Auteur(s) : Par Anne-Claire Gagnon

Ouvertes par Marc Fesneau, ministre de l’Agriculture et de la Souveraineté alimentaire, les assises de l’animal en ville se sont déroulées le 16 avril dernier au Conseil économique, social et environnemental (CESE). L’occasion notamment de dévoiler un livre blanc de l’animal en villecentré sur quatre thématiques : favoriser la présence du chien, maîtriser la prolifération et l’errance féline, préserver la faune sauvage, et gérer la cohabitation en ville avec les « liminaires ».

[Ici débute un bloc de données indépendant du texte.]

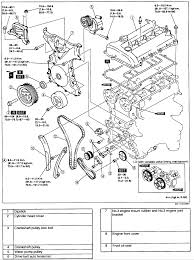 Car mazda 3 2006 engine diagram 2007 mazda does it have a timing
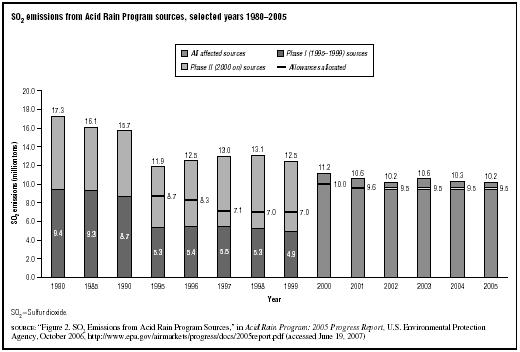 SO2 emissions from Acid Rain Program sources, selected years 19802005  SOURCE: Figure 2. SO2 Emissions from Acid Rain Program Sources, in Acid Rain Program: 2005 Progress Report, U.S.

Élus, associations de professionnels du monde animal, de la protection animale ainsi que des représentants d’organisations et d’institutions, dont des vétérinaires, ont répondu présents à l’événement. Ces assises étaient organisées par le magazine 30 Millions d’amis, appartenant au groupe 1Health, et le site Peuple animal. La rencontre était sous le parrainage du ministère de l’Agriculture et de la Souveraineté alimentaire, avec le partenariat de Mars Petcare/Better Cities for Pets, Esthima et le Syndicat national des professions du chien et du chat (SNPCC), et une forte participation de la Ligue pour la protection des oiseaux (LPO).

Julien Kouchner, le président de 1Health dont fait partie La Semaine Vétérinaire, a dévoilé la sortie du livre blanc de l’animal en ville (voir encadré), socle d’une véritable ambition des villes pour ce sujet sensible et important. Marc Fesneau, ministre de l’Agriculture et de la Souveraineté alimentaire, a souligné le rôle historique des associations de protection animale, des collectivités et des vétérinaires qui œuvrent au quotidien pour le bien-être animal, une des priorités du gouvernement pour laquelle des annonces prochaines sont attendues. Notamment l’interdiction enfin effective pour la France de la caudectomie, du tatouage (au profit de la seule identification électronique) et du port prolongé de la muselière et, dans le cadre du plan de l’État en faveur des carnivores domestiques, la prévention des abandons, avec, entre autres, la labellisation des compétences des éducateurs canins. La collaboration déjà active avec le ministère de l’Intérieur et des Outre-mer, en matière de maltraitances animales, va désormais s’étendre au ministère de la Justice.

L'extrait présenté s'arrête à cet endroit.